EXERCISE PASSAGE:
........

Brookings Institute have analyzed the poverty and project there could be fewer than 600 million living on less than $1.25 per day in 2015. In 2009, there were World Bank projections that there would be 1 billion living on less than $1.25 per day in 2015 and 800 million in 2020. Therefore, poverty statistics are catching up to the reality of an improved situation.
The World Bank has a different view, which likely has statistical errors which cause them to overestimate the poverty. Repeat – I believe the World Bank poverty numbers are too high.
Irregardless the trends are matching and by 2020, so long as India, China and Asia do not have sudden and massive economic underperformance there should be very few people living on less than $1.25/day in Asia. This would leave about 350 million people living with less than $1.25/day mainly in Africa. Nigeria is actually doing pretty well economically and is expected to account for 90-100 million of the extremely poor in 2015. If Nigeria continues to do well then they could make a lot of progress against poverty by 2020. A reachable positive scenario is to have less than 200 million living with less than $1.25/day.
It is also conceivable to have less than 1 billion living on less than $2/day in 2020. However, this is a tougher area to make a lot of progress. The reason being is that there are high levels of illiteracy in India and Africa. Someone who is 15 or over now and is illiterate will be 25 or older in 2020 and will be illiterate. India likely has 30-40% illiteracy. Some who are considered literate only have to be able to write their name. This is not true literacy.
PPP $5/day and $10/day standards
$10 to 100/day has been used to define global middle class. Below is an example of rising wealth curves in China with $2/day, $5/day and $10/day cutoffs.
The $2/day, $5/day and $10/day standards will be tough to address without dealing with the literacy problems and without large scale programs for addressing development in India and Africa.

........

Copy out the passage on global poverty projections in full, word for word.

........

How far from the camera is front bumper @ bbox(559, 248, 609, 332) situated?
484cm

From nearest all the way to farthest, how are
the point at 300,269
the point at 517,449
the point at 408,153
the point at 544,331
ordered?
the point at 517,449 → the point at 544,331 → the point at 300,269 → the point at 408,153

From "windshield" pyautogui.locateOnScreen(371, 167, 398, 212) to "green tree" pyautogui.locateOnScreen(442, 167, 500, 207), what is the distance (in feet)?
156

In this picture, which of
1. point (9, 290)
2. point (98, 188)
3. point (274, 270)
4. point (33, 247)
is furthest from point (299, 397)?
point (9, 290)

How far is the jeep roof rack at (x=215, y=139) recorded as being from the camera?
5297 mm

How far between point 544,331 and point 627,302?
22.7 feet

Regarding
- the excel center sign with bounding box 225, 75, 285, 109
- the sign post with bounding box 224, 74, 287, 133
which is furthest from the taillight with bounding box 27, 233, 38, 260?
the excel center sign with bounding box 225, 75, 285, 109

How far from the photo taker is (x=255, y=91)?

........

EXERCISE OUTPUT:
Brookings Institute have analyzed the poverty and project there could be fewer than 600 million living on less than $1.25 per day in 2015. In 2009, there were World Bank projections that there would be 1 billion living on less than $1.25 per day in 2015 and 800 million in 2020. Therefore, poverty statistics are catching up to the reality of an improved situation.
The World Bank has a different view, which likely has statistical errors which cause them to overestimate the poverty. Repeat – I believe the World Bank poverty numbers are too high.
Irregardless the trends are matching and by 2020, so long as India, China and Asia do not have sudden and massive economic underperformance there should be very few people living on less than $1.25/day in Asia. This would leave about 350 million people living with less than $1.25/day mainly in Africa. Nigeria is actually doing pretty well economically and is expected to account for 90-100 million of the extremely poor in 2015. If Nigeria continues to do well then they could make a lot of progress against poverty by 2020. A reachable positive scenario is to have less than 200 million living with less than $1.25/day.
It is also conceivable to have less than 1 billion living on less than $2/day in 2020. However, this is a tougher area to make a lot of progress. The reason being is that there are high levels of illiteracy in India and Africa. Someone who is 15 or over now and is illiterate will be 25 or older in 2020 and will be illiterate. India likely has 30-40% illiteracy. Some who are considered literate only have to be able to write their name. This is not true literacy.
PPP $5/day and $10/day standards
$10 to 100/day has been used to define global middle class. Below is an example of rising wealth curves in China with $2/day, $5/day and $10/day cutoffs.
The $2/day, $5/day and $10/day standards will be tough to address without dealing with the literacy problems and without large scale programs for addressing development in India and Africa.